Are Yellow Jackets Ruining Your Party?
It is a perfect day. In just a few minutes some of your special friends will arriving to celebrate a perfect meal out on the patio. The Chardonnay is chilling the coals of the barbecue are glowing with a graying edge; the tri tip has been marinating in an herbed-onion marinade; the chicken is coated with soy-ginger, and the salmon is fresh and pink. The table is set on the verandah; the day’s heat has ripened into a twilight of pinks, oranges, and reds sparkling on billowing pillowy clouds. And then the doorbell. “Come in, so good to see you, you look great. Beer, wine or something in a daiquiri?” “What smells so good?

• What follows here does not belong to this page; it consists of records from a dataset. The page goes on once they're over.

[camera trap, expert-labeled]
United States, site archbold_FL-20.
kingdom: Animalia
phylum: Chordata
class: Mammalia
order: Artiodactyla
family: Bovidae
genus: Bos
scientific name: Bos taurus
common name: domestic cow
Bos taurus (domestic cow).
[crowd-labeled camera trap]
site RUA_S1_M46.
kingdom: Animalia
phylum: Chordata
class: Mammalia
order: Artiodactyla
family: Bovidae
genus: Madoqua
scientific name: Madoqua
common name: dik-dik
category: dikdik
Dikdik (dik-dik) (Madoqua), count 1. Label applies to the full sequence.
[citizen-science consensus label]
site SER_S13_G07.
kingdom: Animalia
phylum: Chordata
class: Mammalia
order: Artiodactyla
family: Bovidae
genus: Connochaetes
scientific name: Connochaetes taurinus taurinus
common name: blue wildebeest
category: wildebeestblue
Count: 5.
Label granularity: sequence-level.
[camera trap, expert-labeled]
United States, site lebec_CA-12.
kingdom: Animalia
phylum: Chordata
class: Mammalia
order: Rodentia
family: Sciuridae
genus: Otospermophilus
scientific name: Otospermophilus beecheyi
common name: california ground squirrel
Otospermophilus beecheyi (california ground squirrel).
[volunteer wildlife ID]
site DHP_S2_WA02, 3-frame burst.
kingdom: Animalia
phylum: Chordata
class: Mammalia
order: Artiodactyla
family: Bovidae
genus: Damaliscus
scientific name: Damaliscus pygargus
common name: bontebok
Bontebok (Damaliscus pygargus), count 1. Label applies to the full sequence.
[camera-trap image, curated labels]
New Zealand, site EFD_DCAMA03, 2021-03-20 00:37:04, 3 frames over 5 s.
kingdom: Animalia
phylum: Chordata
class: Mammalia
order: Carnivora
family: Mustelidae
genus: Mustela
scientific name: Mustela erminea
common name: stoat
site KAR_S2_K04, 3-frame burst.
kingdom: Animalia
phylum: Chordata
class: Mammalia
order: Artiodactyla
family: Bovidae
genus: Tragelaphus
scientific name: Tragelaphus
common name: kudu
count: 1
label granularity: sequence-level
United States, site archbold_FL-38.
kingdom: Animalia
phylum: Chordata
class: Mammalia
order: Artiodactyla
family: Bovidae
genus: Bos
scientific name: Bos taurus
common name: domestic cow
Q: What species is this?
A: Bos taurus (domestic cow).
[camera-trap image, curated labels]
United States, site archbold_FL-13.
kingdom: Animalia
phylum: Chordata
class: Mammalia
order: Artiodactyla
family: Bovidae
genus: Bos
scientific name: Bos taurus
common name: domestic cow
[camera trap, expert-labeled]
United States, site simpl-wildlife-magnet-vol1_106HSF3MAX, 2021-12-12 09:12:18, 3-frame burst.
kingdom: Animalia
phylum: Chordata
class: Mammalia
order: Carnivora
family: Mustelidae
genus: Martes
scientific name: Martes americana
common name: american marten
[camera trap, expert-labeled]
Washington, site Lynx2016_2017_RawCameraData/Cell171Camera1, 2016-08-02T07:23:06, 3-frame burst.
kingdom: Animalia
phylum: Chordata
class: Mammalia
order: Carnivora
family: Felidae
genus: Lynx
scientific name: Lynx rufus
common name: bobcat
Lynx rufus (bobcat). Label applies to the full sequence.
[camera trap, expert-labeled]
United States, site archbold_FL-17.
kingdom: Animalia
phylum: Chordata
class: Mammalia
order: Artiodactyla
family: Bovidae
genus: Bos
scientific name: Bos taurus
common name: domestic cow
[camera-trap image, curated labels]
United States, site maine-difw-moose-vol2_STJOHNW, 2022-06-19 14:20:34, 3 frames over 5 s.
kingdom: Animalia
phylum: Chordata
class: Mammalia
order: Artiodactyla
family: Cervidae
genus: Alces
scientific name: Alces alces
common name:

The wine is delicious. Where did you find it?” The sizzle of the barbecue harmonizes with cheery conversation. Wineglasses clink, laughter wafts and circles the party as children run on the freshly cut lawn. And then THEY show up. Aggressive, pushy, no sense of humor and dangerous. It’s the yellow jackets swarming on freshly served, flawlessly cooked meat.
“I thought you put out the traps, Darling.”
“I did, Petal.”
“Well, they are not working Hambone. Do something!”
“What would you suggest, Heavenly Breath?”
“Oh, no, Miss Fiditch just got stung on the lip as she sipped her wine, and she is very allergic.”
“We can’t stay out here. Those bees are everywhere. Let’s all go into the house.”
Sound familiar? Yellow jackets are notorious party crashers. The day before the party is not the time to prepare the traps for these unwanted guests. You are about one year too late. Let’s talk bugs!
Yellow jackets are social wasps living in colonies containing workers, queens and males. These colonies are annual with only inseminated queens over-wintering. This is an important point so I will repeat it. These colonies are annual only with only inseminated queens over-wintering. The population of workers decreases dramatically in the cooler months. As the summer populations of these colonies grow, virgin queens emerge and mate with male drones.
As we all know, mating and searching for a new home requires considerable energy. The queens become voracious feeders on sweets to get that kind of energy. So fall is the best time to set your yellow jacket traps. Every queen trapped in the fall means a 1000-5000 fewer wasps during the next season.
Remember, no matter how successful we may be in trapping yellow jackets, we cannot eliminate them all. We can, however, bring their numbers down to tolerable levels.